[Selected passage Boundary: Start]

2007-02-16

The Coldest Point in the Universe is in Burnaby, BC

I attended a presentation yesterday at the Telus Sphere of Science Word of Telus World, or whatever they're calling it these days, by D-Wave systems, The Quantum Computing Company™. These are the folks who surprised a lot people, myself included, by announcing their plans to have a commercial quantum computer ready to complete real work by 2008. The crowd lined up outside the sphere was overwhelmingly male, but other than that a good cross-section of the lower-mainland population. We picked up our pre-registration nametags and were herded into a smallish theater on the second floor.

There was a lot of congratulatory talk and thank-yous for investors and employees, and then the CTO of the company, Geordie Rose took the floor to explain a little bit about the proof-of-concept that they've developed. The computer is a 5-millimeter-square chunk of niobium cooled to a temperature of four millikelvins (hence the title of this post). The 16-qubit proof-of-concept is roughly a hundred times slower than a thousand-dollar PC, but apparently it works, and the company is confident that they can scale it up rapidly to the 1000-qubit mark, where the device will become notably faster for certain classes of problems than existing digital computers.

[Selected passage Boundary: End]
[Given data Boundary: Start]

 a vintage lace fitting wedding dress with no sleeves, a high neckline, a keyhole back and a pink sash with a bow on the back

[Given data Boundary: End]

--- Your assignment ---
Please continue the blog post about the D-Wave quantum computing presentation, starting after its last sentence.

--- Output of the exercise ---
While most people that know a little bit about computing technologies have predicted that quantum computers are about fifty years away from commercialization, something that is technically a five-qubit computer is available for sale right now. The fifty-year number is basically a wild-ass guess of the people trying to develop so-called "gate model" quantum computers, which mimic the functionality of a conventional microprocessor using quantum devices rather than transistors. D-Wave is using an entirely different approach: an analog computer. Not analog in the sense of "continuously varying," but analog in the sense that the manifestation on their four-by-four grid of qubits is analogous to a graph that represents the problem they are trying to solve.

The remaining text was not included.